• _EXERCISE REQUIREMENTS_:
Recast the records below as a numbered list that includes every caption but leaves out the blank lines. Do not include the pictures in your answer.
╭──
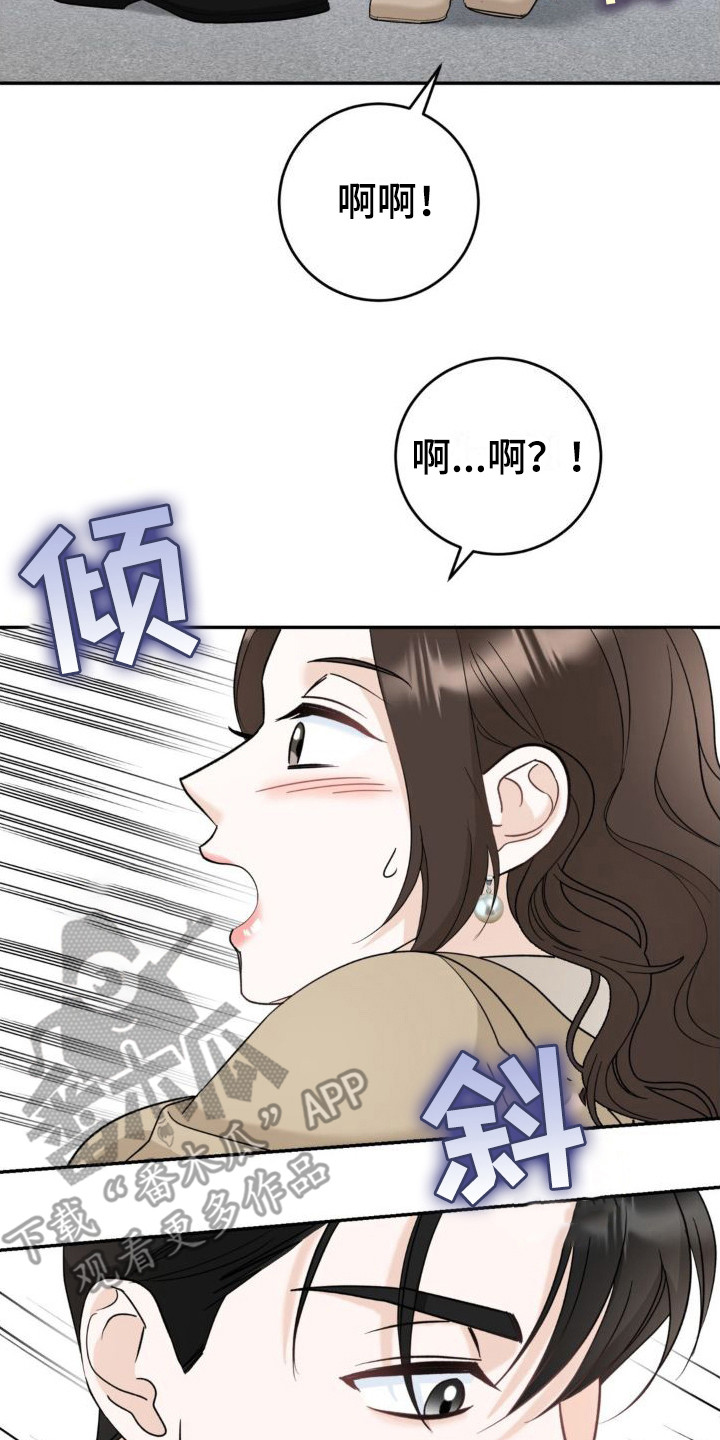 第12章：命运与偶然0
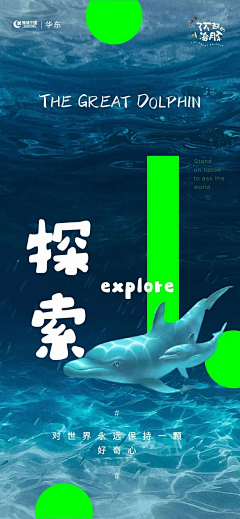 IAngyyy采集到活动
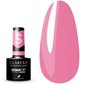 Lakier hybrydowy Claresa Kiss Me! 3 -5 ml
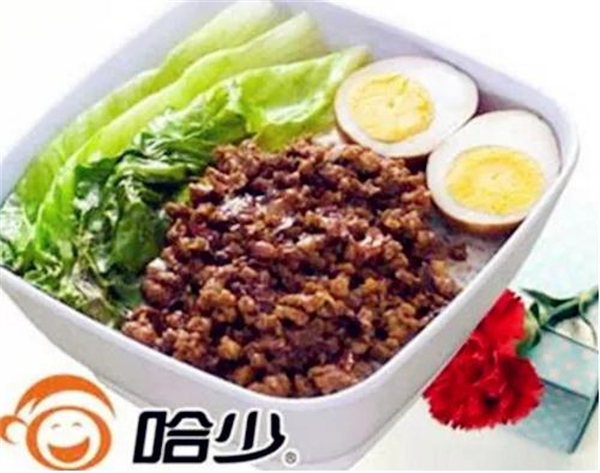 哈少快餐店加盟
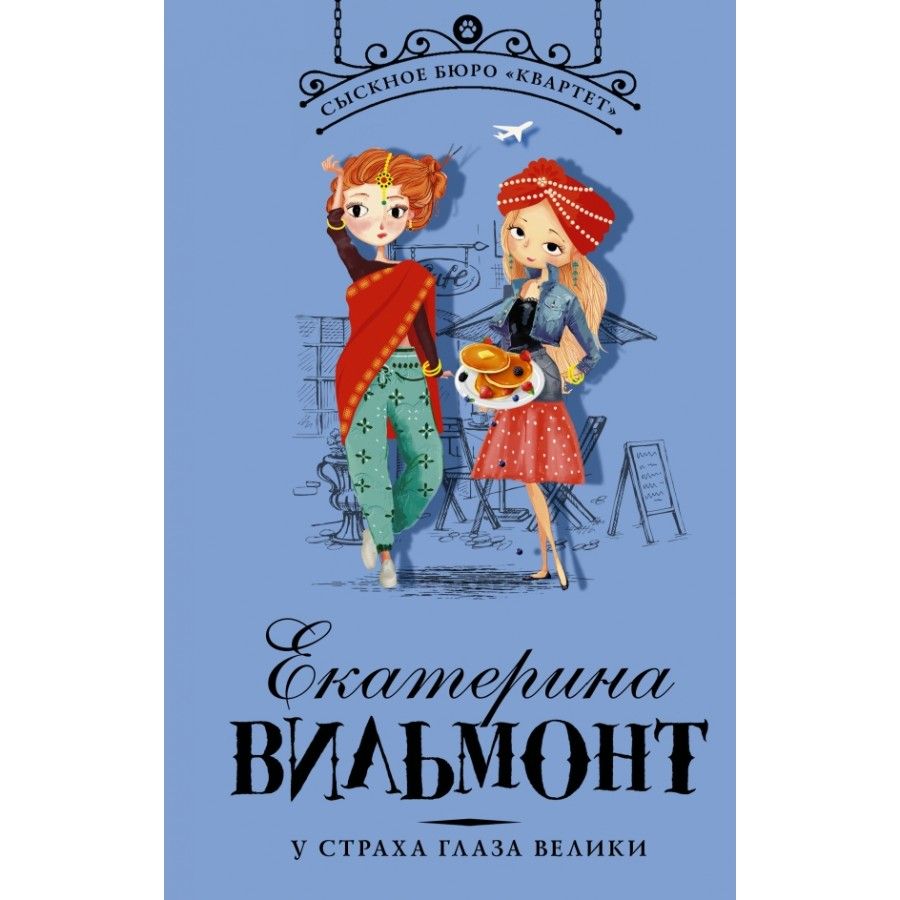 У страха глаза велики. Вильмонт Е. Н. | Вильмонт Екатерина Николаевна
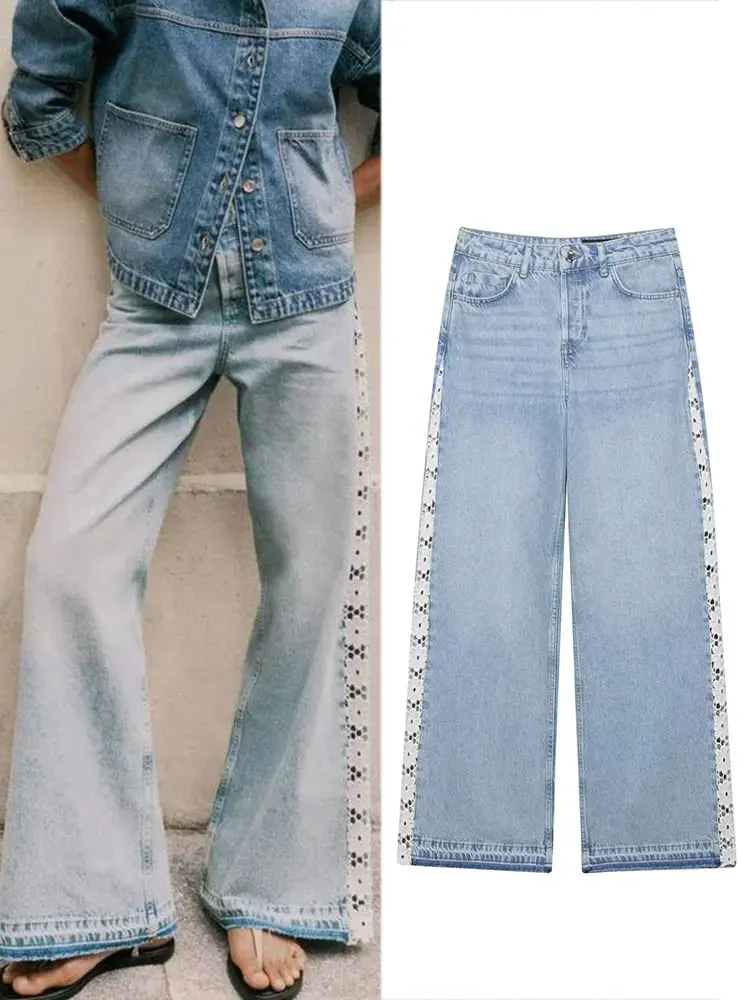 

HH 2025 Новый женский вязаный крючком в стиле ретро ​ ​ повседневные джинсы с высокой талией на молнии, женские широкие брюки, модная уличная одежда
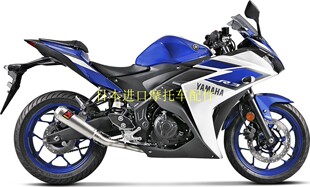 AKRAPOVIC Racing Line天蝎全段 雅马哈MT3 R3改装天蝎排气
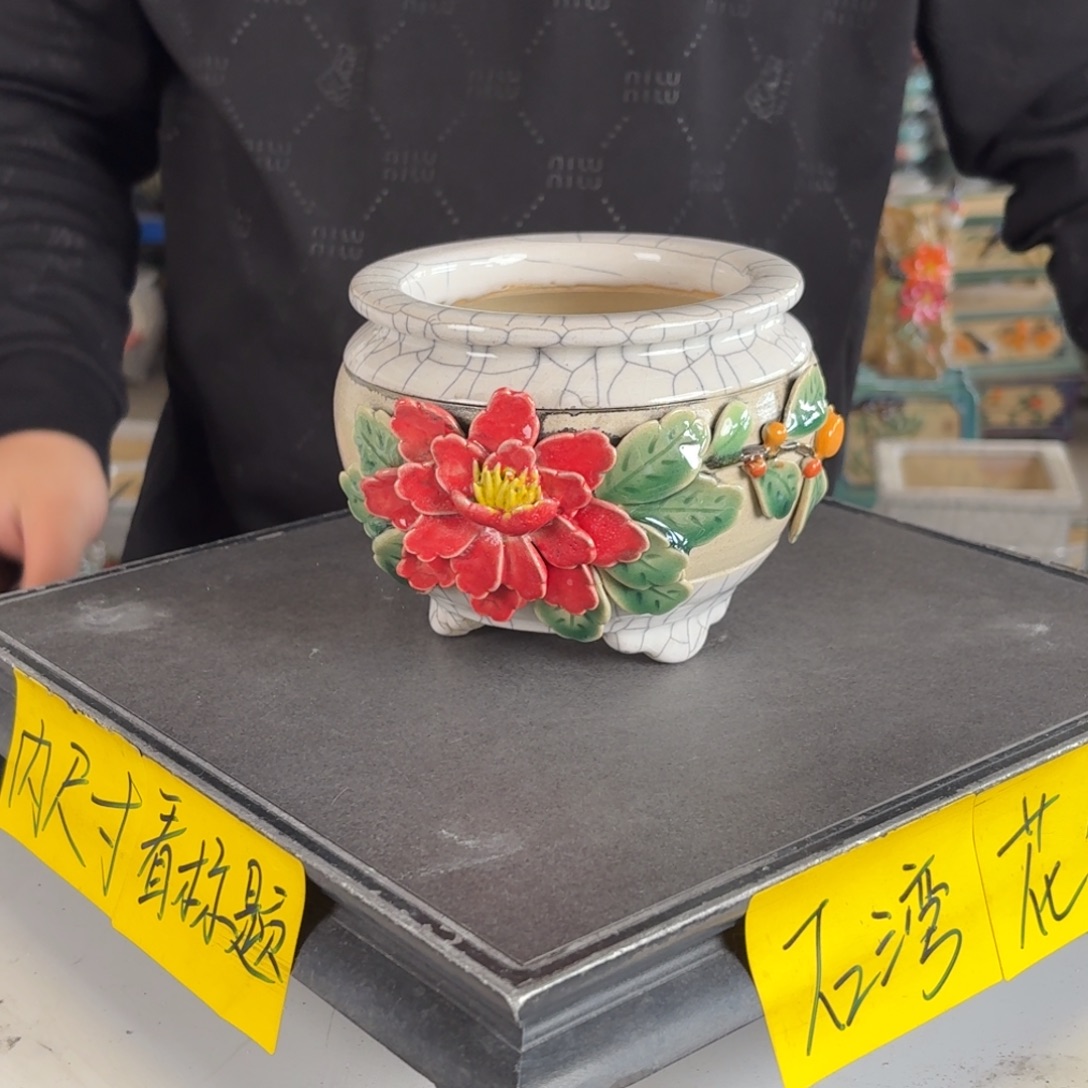 。一风堂石湾花盆 内10*9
╰──
• _RESPONSE TO THE TASK_:
1.  第12章：命运与偶然0
2.  IAngyyy采集到活动
3.  Lakier hybrydowy Claresa Kiss Me! 3 -5 ml
4.  哈少快餐店加盟
5.  У страха глаза велики. Вильмонт Е. Н. | Вильмонт Екатерина Николаевна
6. HH 2025 Новый женский вязаный крючком в стиле ретро ​ ​ повседневные джинсы с высокой талией на молнии, женские широкие брюки, модная уличная одежда
7.  AKRAPOVIC Racing Line天蝎全段 雅马哈MT3 R3改装天蝎排气
8.  。一风堂石湾花盆 内10*9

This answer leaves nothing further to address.